Puis au souvenir subit de ses habits perdus, il laissa tomber l’objet et se mit à jurer. Dans le clair-obscur, des voix sacraient à contretemps. Un homme entra et, les bras ballants, resta immobile, répétant du seuil :

— En v’la un sacré coup ! En v’la un sacré coup !

Quelques-uns fouillaient dans des coffres inondés en quête de tabac. Ils soufflaient fort, braillaient, la tête disparue :

— Vois ici, Jack !… Hé là, Sam, v’la mes effets de terre fichus pour toujours.

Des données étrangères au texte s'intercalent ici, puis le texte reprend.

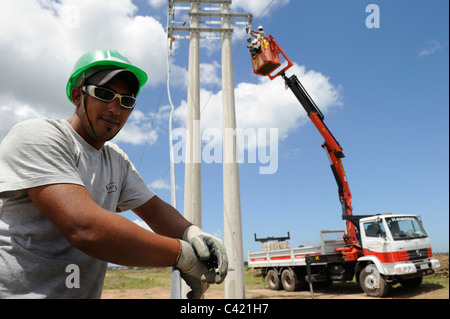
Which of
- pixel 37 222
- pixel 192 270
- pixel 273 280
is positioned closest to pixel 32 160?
pixel 37 222

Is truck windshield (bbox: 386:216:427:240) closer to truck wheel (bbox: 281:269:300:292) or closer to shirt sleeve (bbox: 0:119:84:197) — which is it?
truck wheel (bbox: 281:269:300:292)

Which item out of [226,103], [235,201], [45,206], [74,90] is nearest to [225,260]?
[45,206]

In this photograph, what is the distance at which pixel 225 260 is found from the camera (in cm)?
139

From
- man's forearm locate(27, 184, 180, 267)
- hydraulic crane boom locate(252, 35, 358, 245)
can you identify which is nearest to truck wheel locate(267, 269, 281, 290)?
hydraulic crane boom locate(252, 35, 358, 245)

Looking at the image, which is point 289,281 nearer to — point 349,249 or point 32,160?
point 349,249

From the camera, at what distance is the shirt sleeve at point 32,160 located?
118 centimetres

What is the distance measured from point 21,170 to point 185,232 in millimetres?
831

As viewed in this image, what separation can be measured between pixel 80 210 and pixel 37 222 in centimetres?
35

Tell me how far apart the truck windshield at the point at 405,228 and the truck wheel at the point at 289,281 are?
15.3 ft

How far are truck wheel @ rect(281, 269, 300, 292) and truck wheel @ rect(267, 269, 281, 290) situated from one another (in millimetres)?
285

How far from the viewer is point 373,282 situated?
10.6m
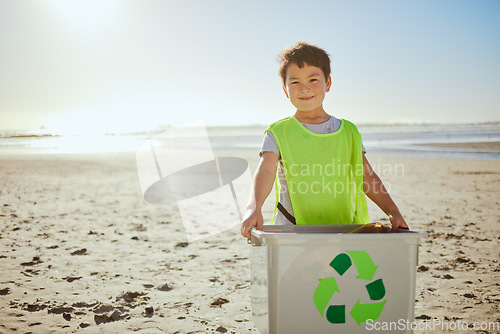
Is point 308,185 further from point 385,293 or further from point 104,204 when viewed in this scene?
point 104,204

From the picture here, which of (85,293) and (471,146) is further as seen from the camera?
(471,146)

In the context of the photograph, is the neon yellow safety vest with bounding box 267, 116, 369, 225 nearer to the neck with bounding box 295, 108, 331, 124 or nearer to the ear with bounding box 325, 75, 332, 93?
the neck with bounding box 295, 108, 331, 124

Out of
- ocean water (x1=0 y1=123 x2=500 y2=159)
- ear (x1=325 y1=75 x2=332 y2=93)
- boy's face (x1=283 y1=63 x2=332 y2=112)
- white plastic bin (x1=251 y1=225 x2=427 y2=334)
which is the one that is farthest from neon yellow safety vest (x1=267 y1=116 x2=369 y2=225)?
ocean water (x1=0 y1=123 x2=500 y2=159)

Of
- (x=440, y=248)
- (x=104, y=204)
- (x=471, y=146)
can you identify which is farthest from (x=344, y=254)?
(x=471, y=146)

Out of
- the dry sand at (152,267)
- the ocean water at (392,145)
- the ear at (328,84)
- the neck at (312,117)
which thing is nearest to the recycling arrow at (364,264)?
the neck at (312,117)

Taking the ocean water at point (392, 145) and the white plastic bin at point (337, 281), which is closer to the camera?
the white plastic bin at point (337, 281)

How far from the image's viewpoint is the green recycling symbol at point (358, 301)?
120cm

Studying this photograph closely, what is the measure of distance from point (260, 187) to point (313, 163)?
269mm

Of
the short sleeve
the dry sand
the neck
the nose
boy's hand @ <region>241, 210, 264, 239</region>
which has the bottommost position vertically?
the dry sand

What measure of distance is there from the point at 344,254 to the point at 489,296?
2.34m

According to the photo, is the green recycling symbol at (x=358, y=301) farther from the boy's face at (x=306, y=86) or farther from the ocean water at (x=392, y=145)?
the ocean water at (x=392, y=145)

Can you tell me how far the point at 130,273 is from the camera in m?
3.30

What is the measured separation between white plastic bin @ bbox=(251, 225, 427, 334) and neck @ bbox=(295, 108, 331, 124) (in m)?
0.72

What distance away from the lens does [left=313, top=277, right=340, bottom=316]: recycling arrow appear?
1225mm
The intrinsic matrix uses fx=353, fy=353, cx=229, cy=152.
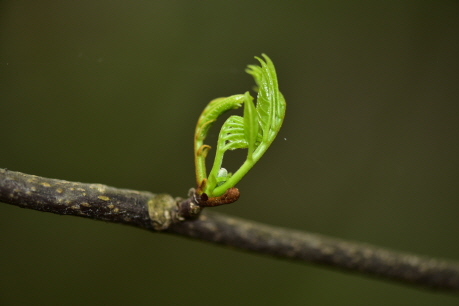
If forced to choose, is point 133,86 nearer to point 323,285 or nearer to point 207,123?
point 207,123

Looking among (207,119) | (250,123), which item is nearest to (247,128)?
(250,123)

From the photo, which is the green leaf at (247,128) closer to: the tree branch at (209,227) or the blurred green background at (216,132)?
the tree branch at (209,227)

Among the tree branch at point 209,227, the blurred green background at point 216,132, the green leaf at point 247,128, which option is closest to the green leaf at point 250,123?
the green leaf at point 247,128

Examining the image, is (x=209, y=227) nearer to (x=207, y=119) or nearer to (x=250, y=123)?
(x=207, y=119)

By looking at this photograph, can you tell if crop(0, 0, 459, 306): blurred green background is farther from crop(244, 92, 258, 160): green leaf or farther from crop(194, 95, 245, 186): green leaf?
crop(244, 92, 258, 160): green leaf

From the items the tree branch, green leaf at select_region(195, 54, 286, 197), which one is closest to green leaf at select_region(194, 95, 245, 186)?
green leaf at select_region(195, 54, 286, 197)

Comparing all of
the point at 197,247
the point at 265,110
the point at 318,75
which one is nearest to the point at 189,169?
the point at 197,247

Un matelot blasphémait d’une voix pleine de larmes en élevant une paire de pantalons ruisselants. Personne ne le regardait. Le chat sortit de quelque part. On lui fit une ovation. Empoigné, il passa de main en main, étouffé de caresses, dans un murmure de petits noms d’amitié. On se demanda où il avait passé le grain, on disputa sur ce point. Une discussion oiseuse s’engagea. Deux hommes entrèrent avec un seau d’eau fraîche. Tous se pressèrent autour ; mais Tom, maigre et miaulant, tous les poils frémissants, arriva et but le premier. Un couple d’hommes prit le chemin de l’arrière en quête d’huile et de biscuit.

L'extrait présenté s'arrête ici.